* SET PROBLEM *
Format the rows below as a JSON list of strings with one string per line. Skip blank lines and the picture lines.

(Picture-based spatial questions)
---+---
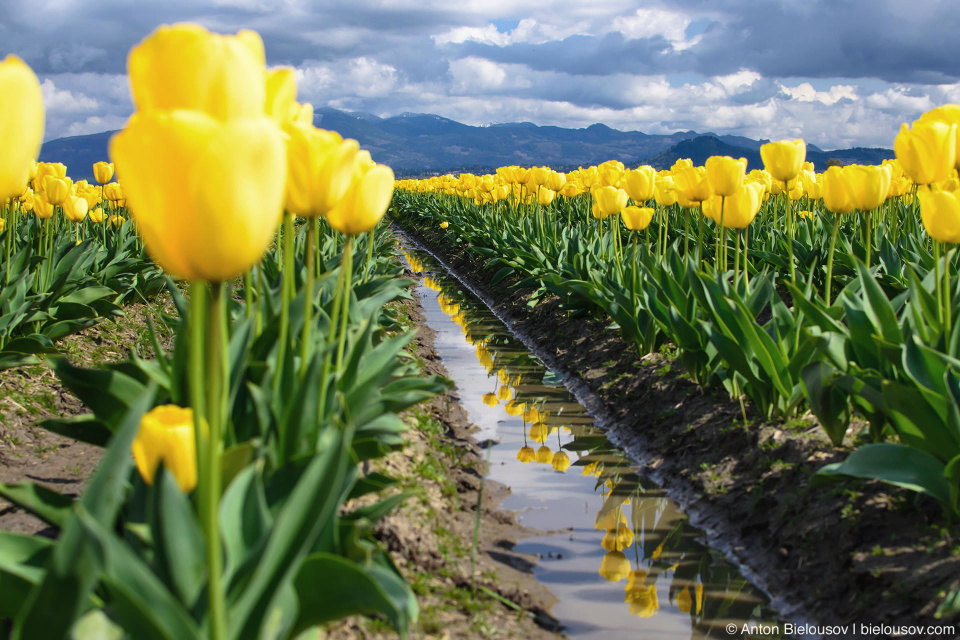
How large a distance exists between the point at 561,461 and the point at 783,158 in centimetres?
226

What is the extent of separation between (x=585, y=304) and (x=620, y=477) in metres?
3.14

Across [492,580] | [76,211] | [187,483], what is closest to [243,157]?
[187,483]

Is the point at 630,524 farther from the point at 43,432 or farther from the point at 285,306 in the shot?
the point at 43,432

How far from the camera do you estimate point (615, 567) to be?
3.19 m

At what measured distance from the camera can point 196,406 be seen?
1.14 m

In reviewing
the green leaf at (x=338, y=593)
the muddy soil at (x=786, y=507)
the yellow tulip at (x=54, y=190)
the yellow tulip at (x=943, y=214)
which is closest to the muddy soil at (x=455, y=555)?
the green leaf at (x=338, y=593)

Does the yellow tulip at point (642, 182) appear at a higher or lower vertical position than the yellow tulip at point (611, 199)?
---+---
* REPLY *
[
  "How large a distance exists between the point at 561,461 and the point at 783,158 in centimetres?",
  "226",
  "What is the extent of separation between (x=585, y=304) and (x=620, y=477) in metres?",
  "3.14",
  "Across [492,580] | [76,211] | [187,483], what is closest to [243,157]?",
  "[187,483]",
  "Is the point at 630,524 farther from the point at 43,432 or farther from the point at 285,306 in the shot?",
  "the point at 43,432",
  "How far from the camera do you estimate point (615, 567) to be?",
  "3.19 m",
  "At what measured distance from the camera can point 196,406 be seen?",
  "1.14 m",
  "In reviewing",
  "the green leaf at (x=338, y=593)",
  "the muddy soil at (x=786, y=507)",
  "the yellow tulip at (x=54, y=190)",
  "the yellow tulip at (x=943, y=214)",
  "which is closest to the muddy soil at (x=455, y=555)?",
  "the green leaf at (x=338, y=593)",
  "Does the yellow tulip at point (642, 182) appear at a higher or lower vertical position than the yellow tulip at point (611, 199)?"
]